Encouraged by these thoughts I took heart again to look up into the blue sky above, but it would not do, I had to take my eyes away. If only it had been at night, if only the stars were shining and I had been able to see where I was going, to perceive my destination as an actuality, a solid orb, however tiny, occupying its own position in space, I believe I could have faced matters with greater calm-but the horror of being shot up at ten o’clock in the morning into that glaring blue utter nothingness to nowhere visible! One unforgettable night Crowmarsh had actually shown me my destination through the telescope, and I had felt very grand, and audacious, and noble, and unutterably large; but where was it now, and why was I feeling so unutterably small? Had it not vanished altogether, along with my fatuous complacency, and had it indeed any existence save in Crowmarsh’s brain? From that moment I had to keep my eyes glued on the pavement in order to get where I was going.

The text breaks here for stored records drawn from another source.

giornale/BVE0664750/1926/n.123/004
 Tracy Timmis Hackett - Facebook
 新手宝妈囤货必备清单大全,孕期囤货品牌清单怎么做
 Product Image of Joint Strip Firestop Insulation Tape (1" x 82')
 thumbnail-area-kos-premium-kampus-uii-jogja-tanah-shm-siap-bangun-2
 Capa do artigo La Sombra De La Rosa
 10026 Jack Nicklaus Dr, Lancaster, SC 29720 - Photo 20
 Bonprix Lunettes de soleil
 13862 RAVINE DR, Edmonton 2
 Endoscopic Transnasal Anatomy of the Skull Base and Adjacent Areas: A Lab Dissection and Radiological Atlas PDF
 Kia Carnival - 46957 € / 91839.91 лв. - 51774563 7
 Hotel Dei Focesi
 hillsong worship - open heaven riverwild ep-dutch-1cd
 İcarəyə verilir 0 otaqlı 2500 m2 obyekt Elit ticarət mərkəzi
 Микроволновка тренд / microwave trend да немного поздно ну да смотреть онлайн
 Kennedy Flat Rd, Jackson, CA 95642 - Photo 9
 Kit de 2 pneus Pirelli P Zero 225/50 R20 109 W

When I reached Chandos Street I saw by my wrist-watch that I was exactly twelve minutes too early. My desire to wander about and delay the moment, my desire to run madly away anywhere and never come back, held a brief combat with my desire to get in anywhere away from that awful blue sky, and the latter prevailed. I went straight up to the house and rang the bell. It differed in no respect from any dentist’s or specialist’s bell in that district. To go round at ten o’clock in the morning and ring a bell to be sent, please, to a planet nobody could see! Even at that moment I was struck by the staggering irony and absurdity of my situation.
The door was opened by the famous and incongruous Albert Fry, that curious Cockney figure so devoted to Crowmarsh, and bustling always so buoyantly, naïvely, and possessively about the outer fringe of his master’s mysteries; and I was shown at once into Crowmarsh’s room, where there was at present no sign of Crowmarsh.
A great deal has been written, and a great deal of nonsense has been talked, about Crowmarsh’s methods and habits of life. A large portion of the public, in fact, still thinks of him as a sort of mad scientist in a childish German film, a creature garbed in something akin to a white Ku-Klux-Klan costume, surrounded by unholy retorts, crucibles, etc., and making mystic gestures and generating sparks and lightning from the abracadabraish machinery at his disposal. Anything less like the matter-of-fact Crowmarsh could, of course, not be imagined.
In fact, this tall, slightly sarcastic man always seemed to me to resemble a Harley Street specialist more than anything else, and all his surroundings and methods reinforced the notion of him as such. The room into which I was now shown was for all the world the image of any consulting-room of any well-to-do medical man—you felt three guineas out of pocket just to sit down in his arm-chair and look around.